All the new employment procedures set out the University's commitment to complying with its obligations under the Equality Act 2010.
- YOU SAID… you were concerned that a tight turnaround in redundancy situations might leave staff in a position where they did not have enough time to engage with what is happening
The University is required under good employment processes and the law to act reasonably. The University will always comply with statutory minimum periods of consultation in situations of redundancy and the new procedures set out how the University will engage with staff. In previous redundancy exercises, staff have complained about the procedures under Statute XXXIII taking too long, and wanted it dealt with as quickly as is reasonably possible.
- YOU SAID… the employment policies concerning discipline, dismissal and redundancy for academic staff should be moved into Ordinance
Ordinances set out the governance arrangements of the Council and the University, not operational matters. The Ordinances set out the University's requirement to have certain policies and set out principles around how those policies will be operated. The procedural detail is set out in policies applying to all staff and it has been agreed that the policies concerning employment matters previously detailed in Statute XXXIII will be subject to the approval and control of the Council.
- YOU SAID… managers that are expected to take on new roles under the employment procedures should receive training in how to do so
The University acknowledges that there is a training need and appropriate training will be devised in 2015. During the consultation discussions with UCU and the Staff Forum we have identified matters that manager training should cover and we will work with them further on this. In any event, all managers will receive support from HR throughout.
- YOU SAID… you were concerned about the changes to the contract and wanted more information on this
There is some information on the changes to the contact currently up on this website but, as with the policy changes, the contract of employment is subject to formal consultation with UCU and the Staff Forum. Proposed changes to the contract of employment will be largely administrative and will not alter employees' rights around pay, notice, sickness, holiday or pensions. There will be more information available to staff regarding the contract available later in 2015.
- YOU ASKED… why were the new employment procedures not included in the all-staff consultation?

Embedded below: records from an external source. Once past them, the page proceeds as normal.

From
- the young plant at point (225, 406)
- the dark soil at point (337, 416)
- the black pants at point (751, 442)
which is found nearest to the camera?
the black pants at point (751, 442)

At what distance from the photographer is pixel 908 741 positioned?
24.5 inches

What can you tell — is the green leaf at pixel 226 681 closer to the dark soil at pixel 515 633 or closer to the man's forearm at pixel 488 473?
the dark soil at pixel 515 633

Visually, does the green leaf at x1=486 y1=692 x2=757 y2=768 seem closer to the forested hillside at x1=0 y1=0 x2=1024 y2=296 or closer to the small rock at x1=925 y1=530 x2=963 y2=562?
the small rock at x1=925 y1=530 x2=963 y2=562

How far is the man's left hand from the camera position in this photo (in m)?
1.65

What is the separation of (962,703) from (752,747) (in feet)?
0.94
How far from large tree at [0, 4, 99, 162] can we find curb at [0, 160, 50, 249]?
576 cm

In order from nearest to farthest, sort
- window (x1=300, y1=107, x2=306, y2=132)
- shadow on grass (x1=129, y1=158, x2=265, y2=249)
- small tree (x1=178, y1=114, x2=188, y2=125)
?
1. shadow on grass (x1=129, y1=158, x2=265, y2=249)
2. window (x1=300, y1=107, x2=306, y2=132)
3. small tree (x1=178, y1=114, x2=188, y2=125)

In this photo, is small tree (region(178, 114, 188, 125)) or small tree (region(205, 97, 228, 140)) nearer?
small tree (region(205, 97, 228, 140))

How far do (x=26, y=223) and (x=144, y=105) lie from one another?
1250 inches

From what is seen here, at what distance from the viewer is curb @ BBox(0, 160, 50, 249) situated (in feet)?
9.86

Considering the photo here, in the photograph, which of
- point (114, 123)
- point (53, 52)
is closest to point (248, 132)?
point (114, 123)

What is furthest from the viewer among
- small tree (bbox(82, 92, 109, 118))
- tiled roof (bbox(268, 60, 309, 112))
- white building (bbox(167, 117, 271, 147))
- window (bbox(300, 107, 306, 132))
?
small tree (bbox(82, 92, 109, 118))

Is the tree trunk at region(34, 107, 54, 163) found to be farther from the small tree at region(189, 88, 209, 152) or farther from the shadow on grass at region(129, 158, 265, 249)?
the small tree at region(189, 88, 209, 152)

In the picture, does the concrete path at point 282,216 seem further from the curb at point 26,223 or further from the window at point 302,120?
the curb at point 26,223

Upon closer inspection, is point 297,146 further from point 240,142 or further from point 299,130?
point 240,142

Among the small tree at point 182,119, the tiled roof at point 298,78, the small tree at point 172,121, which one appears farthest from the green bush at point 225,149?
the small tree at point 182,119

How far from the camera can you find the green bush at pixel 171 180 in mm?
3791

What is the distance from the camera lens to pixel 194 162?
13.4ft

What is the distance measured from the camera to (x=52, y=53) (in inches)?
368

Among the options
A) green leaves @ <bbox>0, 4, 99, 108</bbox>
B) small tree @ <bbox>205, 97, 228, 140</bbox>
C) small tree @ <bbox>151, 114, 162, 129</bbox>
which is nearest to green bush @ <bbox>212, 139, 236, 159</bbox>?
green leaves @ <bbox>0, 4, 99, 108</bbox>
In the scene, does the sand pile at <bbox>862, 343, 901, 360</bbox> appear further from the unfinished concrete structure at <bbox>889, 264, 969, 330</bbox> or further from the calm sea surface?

We did not include the employment policies as we are required to consult collectively with UCU and the Staff Forum on them.
- YOU SAID… there needs to be more emphasis on creating equality between academic and non-academic staff
We hope to achieve this with our new employment procedures, as they will apply to all staff, so far as reasonably practicable. We have also redefined the 'members' of the University in the Charter to include all staff - previously only certain groups of staff were considered 'members' of the University. Throughout the consultation we received positive comments from members of staff who felt that the reform project was a big step forward in creating a more equal working environment.
- YOU SAID… the consultation period should have been longer
The consultation was open for 19 days in term time and we acknowledge that some people felt this was too short. We appreciate the many responses received, which have shaped the next iteration.